February 25, 2022 | OPINION | By Tom Byron | Illustration by Kira Schulist

February is Black History Month, dedicated to remembering the stories of Black Americans and their role in the development of the United States. Slavery, the Civil War, and the Jim Crow South are central to these stories, and much coverage of Black History Month focuses on these periods. But after the Civil War and before Jim Crow, there was another chapter of Black history, one where Black Americans held power that they would not see again for more than a century.

From 1865 to 1877, the United States tried to rebuild after the destruction of the Civil War, an effort focused on ensuring that the southern states would not try to rebel again. Republicans, as the party of Abraham Lincoln, swept elections in much of the postwar South through the solid support of newly enfranchised Black voters.
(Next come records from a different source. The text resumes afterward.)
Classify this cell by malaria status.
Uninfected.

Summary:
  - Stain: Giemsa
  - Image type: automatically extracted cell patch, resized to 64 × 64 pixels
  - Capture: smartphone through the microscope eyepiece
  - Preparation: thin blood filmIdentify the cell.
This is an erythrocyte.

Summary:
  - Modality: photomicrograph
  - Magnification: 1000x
Despite opposition from Andrew Johnson, the white Southerner who took the presidency after Lincoln’s assassination, Radical Republicans in Congress pushed through the 13th, 14th, and 15th Amendments to the Constitution. These wrote into law an end to slavery, equal treatment under the law, and protection for the right to vote.
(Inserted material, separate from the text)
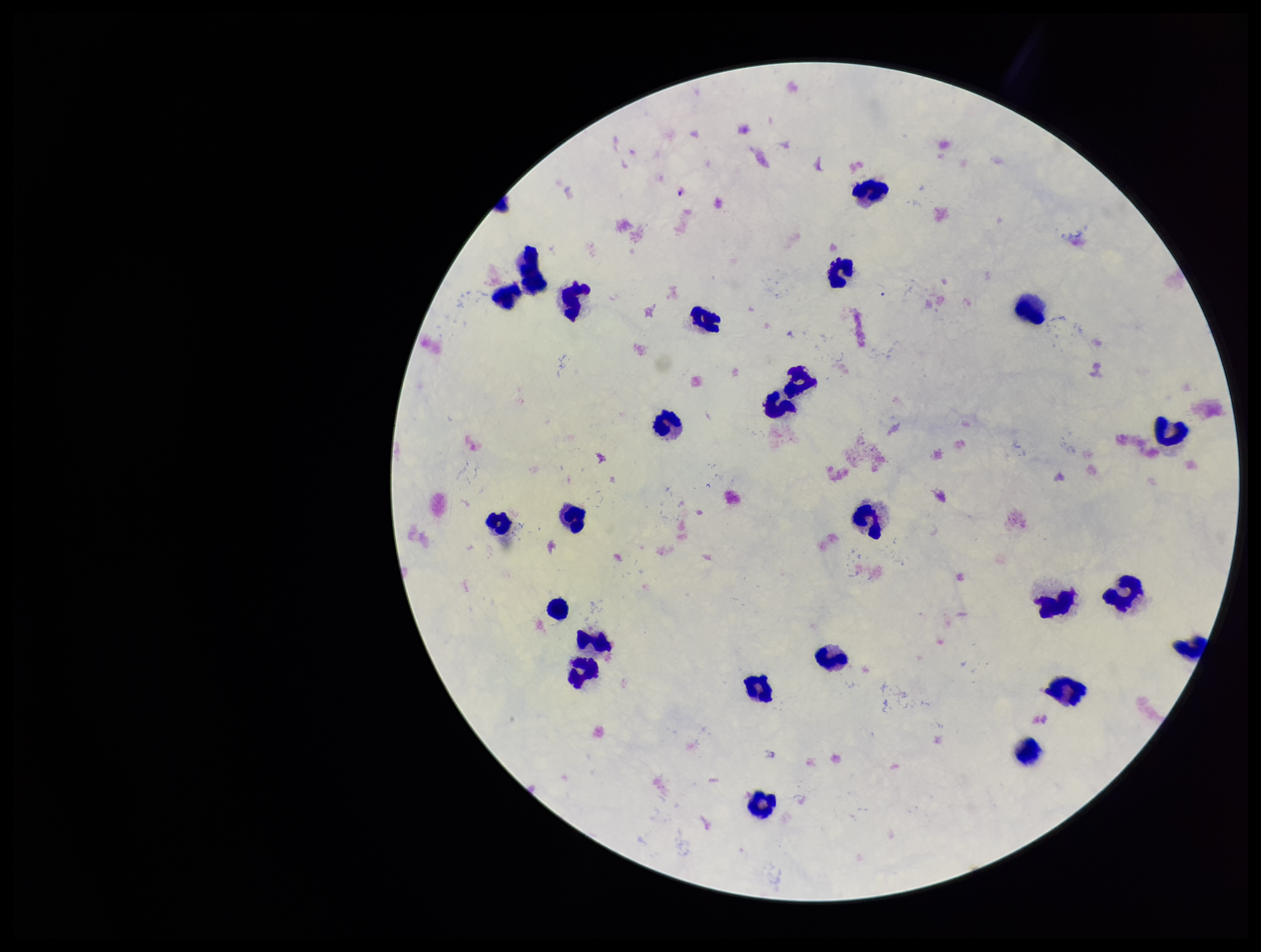

Image is 1261×952 pixels. Giemsa stain. Photographed through the microscope eyepiece with a smartphone camera. Plasmodium parasites: none seen. Preparation: thick blood smear. Leukocyte count: 26. One field from this slide. Patient malaria status: negative. Parasite count: 0.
But even before these Reconstruction amendments, Black Americans seized the opportunity to defend their hard-won freedom. Black political movements exploded throughout the South, electing both Black and white Republicans to state constitutional conventions and political office.

Sixteen Black men served in Congress during this period, including two senators, and hundreds of Black officials held power across every southern state. These leaders were committed to defending Black civil rights, promoting education, and bringing the interests of Black Americans into the halls of power for the first time in American history.

Despite constant attacks from many Southern white people, these leaders worked to build a new South from the ashes of the Civil War. They expanded the political system, removing property restrictions on voting, enforcing labor regulations, and allowing free expression in the South for the first time. They strengthened state control over the economy, funding public education and infrastructure projects such as railroads.

Most importantly, they fought for a true multiracial democracy, something the world had never seen before. Black leaders were adamant in their defense of equality before the law, universal manhood suffrage, universal rights to education and justice, and an end to state violence against its citizens.

For more than a decade, Black Americans held political power in much of the South and showed that their vision for the United States was far closer to our modern aspirations than any of their contemporaries. We are still struggling to achieve their goals even today. Policies based around universal public education, expanded voting rights, infrastructure investment, and ending racial exclusion were as important to Black Reconstruction as they are to the modern progressive movement.

Yet the story of Reconstruction is often absent from history, even Black history, overshadowed by the Civil War and the horrors of the Jim Crow South that came after. Most of these achievements were rolled back once white supremacists returned to power in the South, and histories of Reconstruction were shaped by racist theories of the Lost Cause.

Stories of political corruption, failed policies, and “Black Supremacy” were at the center of Reconstruction and served to justify white rule in the South.  Despite these narratives falling out of favor after the Civil Rights movement, nothing replaced them, and Reconstruction fell out of the American story entirely.

But Reconstruction was and remains a central chapter in the history of the United States. Its leaders, movements, and accomplishments deserve to be remembered as part of a new narrative of Black agency in the United States, and as the beginning of the long struggle for Black Civil Rights after the end of slavery. Books like “Black Reconstruction” by W. E. B. Du Bois and Eric Foner’s modern “A Short History of Reconstruction” paint this picture in gripping detail, describing the triumph and tragedy of these vital years.

After centuries of enslavement, Black Americans devoted themselves to education, economic independence, and democracy, holding onto books and ballots as the keys to building a better life. They didn’t just stand by and let the white South send them back into slavery — they fought back and built a vision of America that still resonates today. This Black History Month, we should remember the promise of Reconstruction, and honor the countless Black Americans who risked their lives for liberty and justice for all.